## Excerpt provided
● ● ●

If it’s going to come down to a trillion-dollar platinum coin, we might as well understand what it is and isn’t. I see it as that moment in the movies when the priest, dealing with the devil incarnate, holds up his little cross. The devil then evaporates or melts or something else that costs about a trillion in special effects and makes little boys incredibly excited.
The coin isn’t actually through-and-through platinum, weighing a ton, carried by federal employees in a shrouded van (accompanied by noisy police cars) to the Federal Reserve and credited to our account there. Instead it’s a Constitutional special effect in which the president accepts the Constitutional opportunity to mint a “commemorative” coin worth a conceptual trillion dollars as a bailout for a group of legislators who refuse to take up their normal responsibilities. It’s a fake toad in a real garden.
In case you’re wondering, no, this wouldn’t be an inflationary exercise in printing money. Aside from the fact that .Paul Krugman, NYT
It’s fully within the president’s powers to do this. If we’re talking about right now, it’s also a reproof — in the guise of some theatre of the absurd — aimed at a group in Congress that didn’t do its job. As Krugman points out, a stark reality lies behind all this craziness.
Under the Constitution, fiscal decisions rest with Congress, which passes laws specifying tax rates and establishing spending programs. If the revenue brought in by those legally established tax rates falls short of the costs of those legally established programs, the Treasury Department normally borrows the difference.

● ● ●

## Information shown

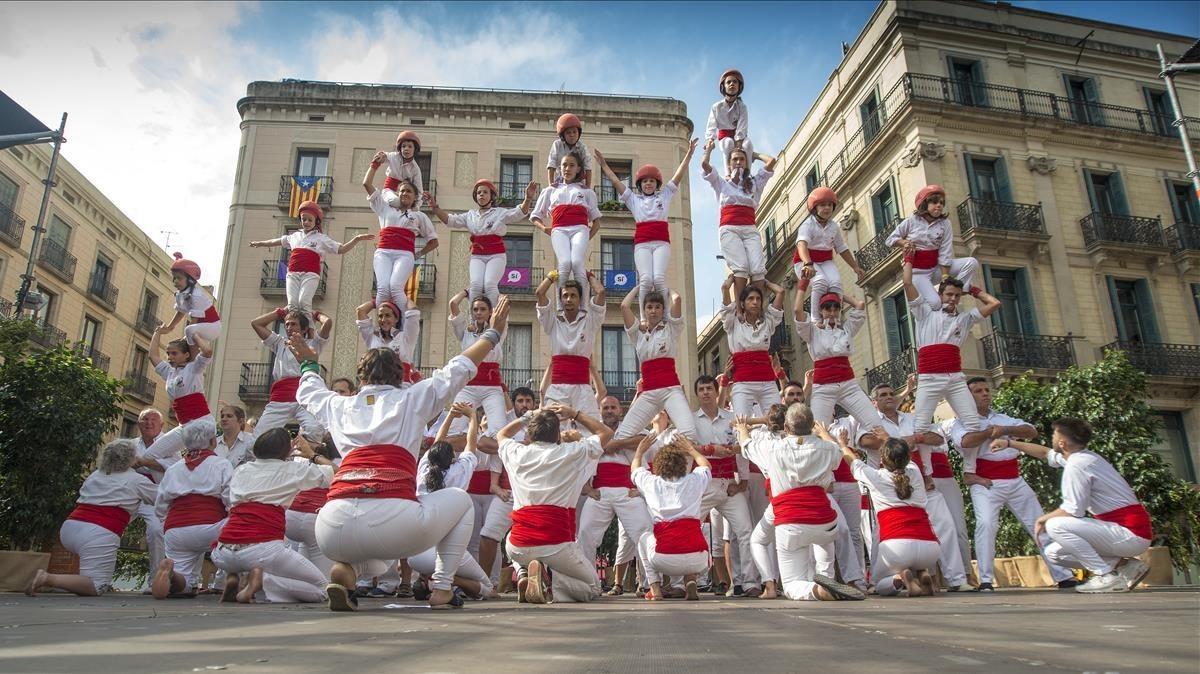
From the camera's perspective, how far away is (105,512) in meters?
7.45

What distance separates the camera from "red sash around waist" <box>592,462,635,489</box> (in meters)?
8.08

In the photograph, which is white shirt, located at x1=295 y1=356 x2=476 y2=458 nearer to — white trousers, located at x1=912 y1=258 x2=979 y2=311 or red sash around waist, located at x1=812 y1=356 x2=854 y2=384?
red sash around waist, located at x1=812 y1=356 x2=854 y2=384

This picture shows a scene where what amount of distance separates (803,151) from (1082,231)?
10637 millimetres

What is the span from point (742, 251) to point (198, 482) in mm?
6902

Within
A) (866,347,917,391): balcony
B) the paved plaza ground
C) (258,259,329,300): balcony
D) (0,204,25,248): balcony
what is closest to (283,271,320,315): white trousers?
the paved plaza ground

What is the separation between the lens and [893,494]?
6816 mm

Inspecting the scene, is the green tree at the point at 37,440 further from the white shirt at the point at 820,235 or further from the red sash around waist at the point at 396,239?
the white shirt at the point at 820,235

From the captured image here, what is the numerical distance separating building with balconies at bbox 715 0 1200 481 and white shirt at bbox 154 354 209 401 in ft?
49.9

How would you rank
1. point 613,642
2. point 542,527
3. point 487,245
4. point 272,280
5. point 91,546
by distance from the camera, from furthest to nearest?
point 272,280 → point 487,245 → point 91,546 → point 542,527 → point 613,642

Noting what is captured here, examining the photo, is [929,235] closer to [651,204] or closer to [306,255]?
[651,204]

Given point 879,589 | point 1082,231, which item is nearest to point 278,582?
point 879,589

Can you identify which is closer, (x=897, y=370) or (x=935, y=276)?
(x=935, y=276)

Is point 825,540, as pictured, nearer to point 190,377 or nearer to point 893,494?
point 893,494

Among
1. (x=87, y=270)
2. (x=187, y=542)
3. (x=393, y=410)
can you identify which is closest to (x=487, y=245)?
(x=187, y=542)
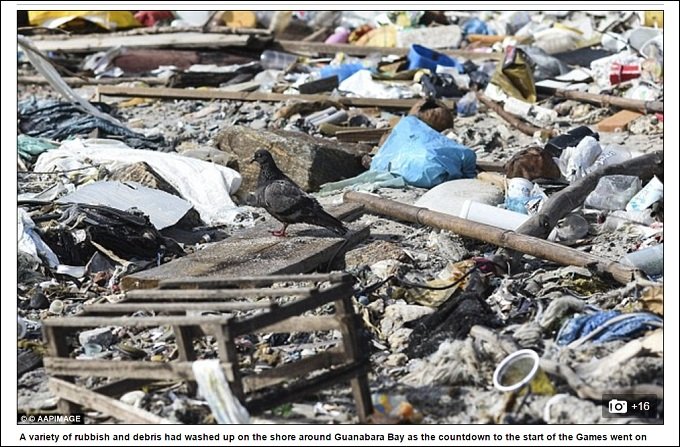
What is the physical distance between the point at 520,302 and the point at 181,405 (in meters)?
2.08

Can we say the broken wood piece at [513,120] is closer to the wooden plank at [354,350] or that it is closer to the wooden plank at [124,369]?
the wooden plank at [354,350]

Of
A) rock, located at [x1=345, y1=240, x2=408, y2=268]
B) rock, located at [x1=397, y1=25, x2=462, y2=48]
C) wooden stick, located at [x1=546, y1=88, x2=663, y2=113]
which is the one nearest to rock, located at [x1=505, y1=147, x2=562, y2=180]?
rock, located at [x1=345, y1=240, x2=408, y2=268]

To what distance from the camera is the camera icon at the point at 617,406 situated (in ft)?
15.0

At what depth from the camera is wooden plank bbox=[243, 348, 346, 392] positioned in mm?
4645

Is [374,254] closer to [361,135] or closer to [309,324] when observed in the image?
[309,324]

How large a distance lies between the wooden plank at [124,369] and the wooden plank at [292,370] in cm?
35

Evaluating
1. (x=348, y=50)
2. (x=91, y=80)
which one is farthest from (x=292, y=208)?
(x=348, y=50)

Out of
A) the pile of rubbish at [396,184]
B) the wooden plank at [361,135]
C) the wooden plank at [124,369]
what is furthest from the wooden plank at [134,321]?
the wooden plank at [361,135]

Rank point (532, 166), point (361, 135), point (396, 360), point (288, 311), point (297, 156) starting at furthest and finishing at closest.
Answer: point (361, 135), point (297, 156), point (532, 166), point (396, 360), point (288, 311)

● ● ●

## What to do
[A] Please answer these questions about the trillion-dollar platinum coin commentary, marking your answers (i), (ii), (iii) as well:
(i) In the movie scene the author compares the coin to, what does the priest hold up?
(ii) How does the commentary describe the president's power to mint the coin?
(iii) What does the Treasury Department normally do when revenue from legally established tax rates falls short of the costs of legally established programs?
[B] Resume the commentary on the trillion-dollar platinum coin after its final sentence.

## Results of the exercise
[A]
(i) His little cross.
(ii) It is fully within the president's powers.
(iii) It borrows the difference.

[B]
Lately, revenue has fallen far short of spending, mainly because of the depressed state of the economy. If you don’t like this, there’s a simple remedy: demand that Congress raise taxes or cut back on spending. And if you’re frustrated by Congress’s failure to act, well, democracy means that you can’t always get what you want. … Paul Krugman, NYT
In this case, because Congressional Republicans haven’t… Oh, well. You know.
There are other ways of dealing with the problem of a fake cliff in a real America.
… The platinum coin may not be the only option. Maybe the president can simply declare that as he understands the Constitution, his duty to carry out Congressional mandates on taxes and spending takes priority over the debt ceiling. Or he might be able to finance government operations by issuing coupons that look like debt and act like debt but that, he insists, aren’t debt and, therefore, don’t count against the ceiling.
Or, best of all, there might be enough sane Republicans that the party will blink and stop making destructive threats.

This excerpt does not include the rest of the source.